“Il giovane Karl Marx” di Raoul Peck: il potere rivoluzionario delle idee
I filosofi hanno solo interpretato il mondo in vari modi;
ma il punto ora non è di interpretare il mondo, ma di cambiarlo.
Karl Marx, Tesi su Feuerbach
Europa 1844–1848. In Germania viene fortemente repressa un’opposizione intellettuale in pieno fermento. In Francia gli operai del Faubourg Saint-Antoine si sono messi in marcia. Anche in Inghilterra il popolo è sceso in strada, la rivoluzione qui è industriale. A 26 anni Karl Marx porta la sua donna sulla strada dell’esilio. Arriva a Parigi dove incontra Friedrich Engels, figlio di un grande industriale, che ha studiato le condizioni di lavoro del proletariato inglese. Questi due figli di buona famiglia, brillanti, insolenti e divertenti riusciranno a creare un movimento rivoluzionario unitario e a forgiare gli strumenti teorici propri a emancipare, oltre i confini europei, i popoli oppressi di tutto il mondo [sinossi].
Uno spettro si aggira al cinema in questi giorni. Il passaggio, mutuato naturalmente dall’incipit del Manifesto del Partito Comunista, pubblicato 170 anni fa, risulta fin troppo facile così come in maniera troppo semplice il pensiero di Marx rischia oggi di finire nell’oblio, tacciato da più parti di essere inattuale, superato, sconfitto dalla Storia. L’impressione invece è che, nel momento cruciale che stiamo vivendo, in cui la Sinistra è in grande crisi in tutta Europa, rimpiazzata da partiti, movimenti e organismi politici che si dichiarano fieramente post-ideologici, un’opera come Il giovane Karl Marx, presentato con successo Fuori Concorso alla Berlinale dello scorso anno, sia di estrema importanza. Ma procediamo con ordine.

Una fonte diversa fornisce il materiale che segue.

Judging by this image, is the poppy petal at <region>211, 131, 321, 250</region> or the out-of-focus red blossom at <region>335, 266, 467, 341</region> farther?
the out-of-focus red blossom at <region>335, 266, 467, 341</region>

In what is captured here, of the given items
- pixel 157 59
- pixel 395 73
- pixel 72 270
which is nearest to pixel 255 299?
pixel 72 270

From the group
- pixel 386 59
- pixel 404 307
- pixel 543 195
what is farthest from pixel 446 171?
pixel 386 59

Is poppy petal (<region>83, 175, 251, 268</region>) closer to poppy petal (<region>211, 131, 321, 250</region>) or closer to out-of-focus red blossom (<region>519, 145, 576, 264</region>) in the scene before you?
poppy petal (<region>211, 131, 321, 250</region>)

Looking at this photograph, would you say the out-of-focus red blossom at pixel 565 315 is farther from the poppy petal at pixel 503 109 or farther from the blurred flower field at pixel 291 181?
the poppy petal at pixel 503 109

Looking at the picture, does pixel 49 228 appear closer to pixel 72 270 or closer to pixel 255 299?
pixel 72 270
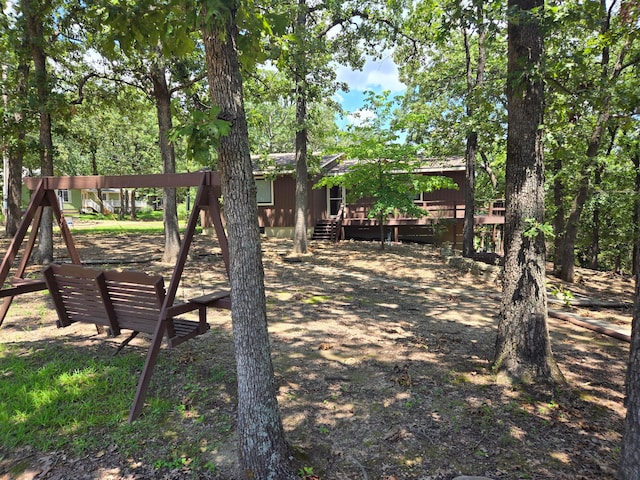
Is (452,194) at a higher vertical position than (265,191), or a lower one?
lower

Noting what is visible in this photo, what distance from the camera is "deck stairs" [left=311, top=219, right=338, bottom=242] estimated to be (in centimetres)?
1812

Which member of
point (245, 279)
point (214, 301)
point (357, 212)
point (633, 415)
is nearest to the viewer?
point (633, 415)

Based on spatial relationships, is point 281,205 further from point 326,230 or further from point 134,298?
point 134,298

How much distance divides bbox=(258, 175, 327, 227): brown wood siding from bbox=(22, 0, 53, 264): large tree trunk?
1021cm

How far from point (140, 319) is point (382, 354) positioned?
108 inches

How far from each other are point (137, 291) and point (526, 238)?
3.89 meters

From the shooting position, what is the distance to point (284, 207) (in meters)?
19.2

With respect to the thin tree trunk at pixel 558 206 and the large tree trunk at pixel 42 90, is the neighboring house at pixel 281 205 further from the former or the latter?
the large tree trunk at pixel 42 90

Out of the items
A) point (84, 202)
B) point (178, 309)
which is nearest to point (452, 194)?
point (178, 309)

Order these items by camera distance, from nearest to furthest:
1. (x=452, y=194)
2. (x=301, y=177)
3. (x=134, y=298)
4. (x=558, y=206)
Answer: (x=134, y=298)
(x=558, y=206)
(x=301, y=177)
(x=452, y=194)

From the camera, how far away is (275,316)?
6.20m

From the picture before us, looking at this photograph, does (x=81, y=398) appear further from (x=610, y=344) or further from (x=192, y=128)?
(x=610, y=344)

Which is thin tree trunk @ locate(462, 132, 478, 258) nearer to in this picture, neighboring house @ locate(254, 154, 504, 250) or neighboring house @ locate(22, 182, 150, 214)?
neighboring house @ locate(254, 154, 504, 250)

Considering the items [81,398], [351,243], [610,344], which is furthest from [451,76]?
[81,398]
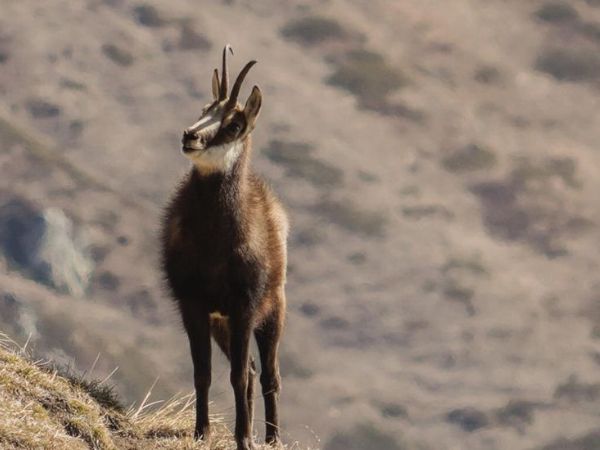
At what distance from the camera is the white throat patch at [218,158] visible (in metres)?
13.3

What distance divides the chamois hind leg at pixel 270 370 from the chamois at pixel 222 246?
2.84 feet

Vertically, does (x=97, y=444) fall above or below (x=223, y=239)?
below

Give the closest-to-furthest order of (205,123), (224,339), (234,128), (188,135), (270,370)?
(188,135) → (205,123) → (234,128) → (224,339) → (270,370)

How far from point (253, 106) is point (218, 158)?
2.06 ft

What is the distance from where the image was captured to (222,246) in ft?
44.1

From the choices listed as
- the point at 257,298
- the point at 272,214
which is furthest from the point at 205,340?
the point at 272,214

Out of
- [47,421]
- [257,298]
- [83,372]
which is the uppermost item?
[257,298]

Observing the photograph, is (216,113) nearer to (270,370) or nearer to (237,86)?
(237,86)

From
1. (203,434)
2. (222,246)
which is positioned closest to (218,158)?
(222,246)

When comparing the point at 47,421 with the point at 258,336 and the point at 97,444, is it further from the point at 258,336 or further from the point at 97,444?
the point at 258,336

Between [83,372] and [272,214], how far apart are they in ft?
8.40

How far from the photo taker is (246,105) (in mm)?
13539

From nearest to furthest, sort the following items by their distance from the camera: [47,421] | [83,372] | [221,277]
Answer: [47,421] < [221,277] < [83,372]

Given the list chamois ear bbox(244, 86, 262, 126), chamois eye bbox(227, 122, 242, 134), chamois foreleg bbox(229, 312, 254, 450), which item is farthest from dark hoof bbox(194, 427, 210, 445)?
chamois ear bbox(244, 86, 262, 126)
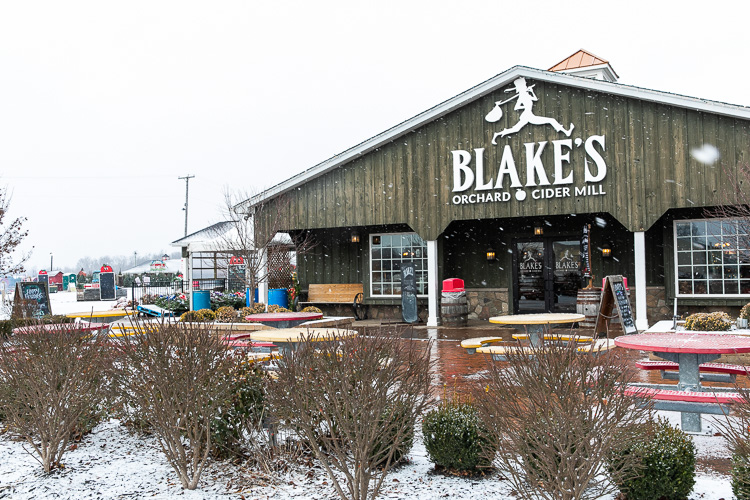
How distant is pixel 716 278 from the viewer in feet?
44.3

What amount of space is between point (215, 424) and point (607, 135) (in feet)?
35.7

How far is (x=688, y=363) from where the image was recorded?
5.50 meters

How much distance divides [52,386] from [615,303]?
862 centimetres

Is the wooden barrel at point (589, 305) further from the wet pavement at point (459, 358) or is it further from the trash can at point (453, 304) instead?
the trash can at point (453, 304)

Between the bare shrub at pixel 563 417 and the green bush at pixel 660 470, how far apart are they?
101 mm

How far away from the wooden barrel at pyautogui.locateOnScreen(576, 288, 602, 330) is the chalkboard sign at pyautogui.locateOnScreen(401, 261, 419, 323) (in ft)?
12.8

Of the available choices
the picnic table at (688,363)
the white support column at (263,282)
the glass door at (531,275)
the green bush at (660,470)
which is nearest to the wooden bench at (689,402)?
the picnic table at (688,363)

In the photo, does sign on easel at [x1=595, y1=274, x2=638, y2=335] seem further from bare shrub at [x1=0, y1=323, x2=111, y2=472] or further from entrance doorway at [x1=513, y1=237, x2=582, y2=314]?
bare shrub at [x1=0, y1=323, x2=111, y2=472]

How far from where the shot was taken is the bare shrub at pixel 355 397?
3.81 metres

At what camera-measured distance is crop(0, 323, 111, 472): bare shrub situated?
4.85 m

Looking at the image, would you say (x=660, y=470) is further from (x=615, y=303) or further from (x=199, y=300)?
(x=199, y=300)

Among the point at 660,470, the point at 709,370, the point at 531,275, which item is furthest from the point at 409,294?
the point at 660,470

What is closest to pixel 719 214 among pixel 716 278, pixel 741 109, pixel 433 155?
pixel 716 278

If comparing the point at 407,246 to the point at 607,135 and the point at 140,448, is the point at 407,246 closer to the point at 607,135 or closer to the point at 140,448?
the point at 607,135
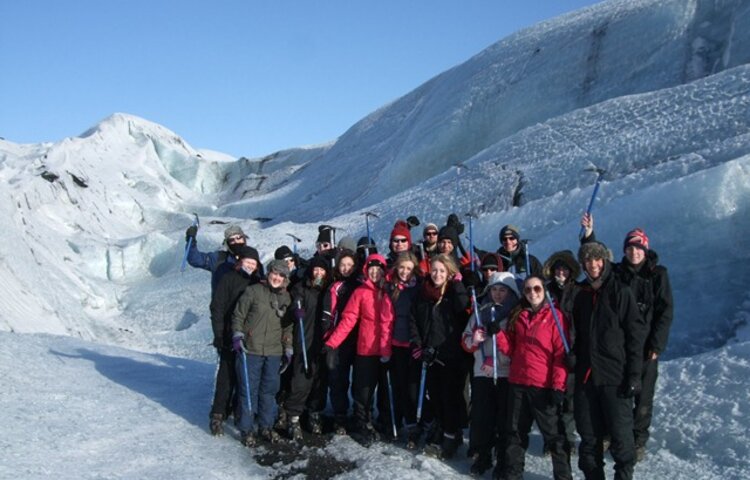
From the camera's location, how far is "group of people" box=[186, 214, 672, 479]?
4.87m

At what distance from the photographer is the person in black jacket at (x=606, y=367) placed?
4.72 m

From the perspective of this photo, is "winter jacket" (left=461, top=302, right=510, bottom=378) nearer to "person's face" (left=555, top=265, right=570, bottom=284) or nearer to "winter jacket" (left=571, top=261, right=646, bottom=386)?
"person's face" (left=555, top=265, right=570, bottom=284)

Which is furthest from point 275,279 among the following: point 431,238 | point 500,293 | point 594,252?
point 594,252

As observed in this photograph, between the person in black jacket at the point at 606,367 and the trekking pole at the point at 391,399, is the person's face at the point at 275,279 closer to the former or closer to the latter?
the trekking pole at the point at 391,399

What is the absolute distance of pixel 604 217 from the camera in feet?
30.7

Il film di Raoul Peck è innanzitutto la vicenda dell’amicizia di due giovani appassionati, diversi per carattere ed estrazione sociale, due uomini non ancora trentenni che denunciarono senza mezzi termini le contraddizioni del capitalismo incipiente, il lavoro minorile e la diseguaglianza sociale, facendo propria la battaglia per una più equa redistribuzione della ricchezza. Ben lungi dall’essere datata, purtroppo, a quasi due secoli di distanza, la riflessione marxiana ed engelsiana mostra tutta la sua attualità, in un’epoca in cui le strutture profonde del capitale e dell’ineguaglianza non sono mutate, come mostra la tendenza tutt’ora imperante di misurare il benessere sulla crescita economica e non sulle condizioni che generano tale crescita.
Tornando al film, Il giovane Karl Marx non nasconde la sua natura di opera didattica, dichiaratamente militante (tra i produttori anche il cineasta francese Robert Guédiguain, socialista di vecchia data) che, nella descrizione degli anni cruciali nella formazione del grande filosofo tedesco, rasenta l’agiografia e mette la sordina a qualsiasi elemento che possa stridere con l’immagine dell’autore de Il Capitale. D’altronde, l’haitiano Peck è autore di opere che hanno raccontato la realtà politica del suo Paese, a partire dai due film, uno di carattere documentario e l’altro di finzione, da lui dedicate alla grande figura di Patrice Lumumba (Lumumba – La mort d’un prophète e Lumumba, rispettivamente del 1991 e 2000), ed ha realizzato un paio di anni fa il documentario candidato all’Oscar I Am Not Your Negro, opera testamentaria sulla figura di James Baldwin e sulla descrizione dell’annosa questione razziale. Attraverso un’accurata ricostruzione d’epoca e avvalendosi dell’ottimo contributo attoriale di August Diehl (nel ruolo di Marx), Vicky Krieps, vista di recente ne Il filo nascosto di Paul Thomas Anderson, Stefan Konarske (Engels) e un sorprendente Olivier Gourmet nel ruolo dell’anarchico Pierre-Joseph Proudhon, Peck confeziona un film potente e appassionato, nel quale non mancano persino momenti esilaranti e, per quanto un po’ ingabbiato in una struttura quasi teatrale con il dominio degli interni e una verbosità forse eccessiva, riesce a restituire con precisione il fermento storico che animò quegli anni cruciali (i ’40 dell’800) e ad attualizzare il discorso politico, facendosi anche memento per i comunisti smarriti del mondo globalizzato, ormai impossibilitati a identificare una rappresentanza politica capace di farsi portatrice di talune irrinunciabili istanze.
Perché la rivoluzione non è certamente un pranzo di gala ma il “post-tutto” in cui siamo oggi avvolti sembra aver abdicato all’idea che essa continui a restare una necessità.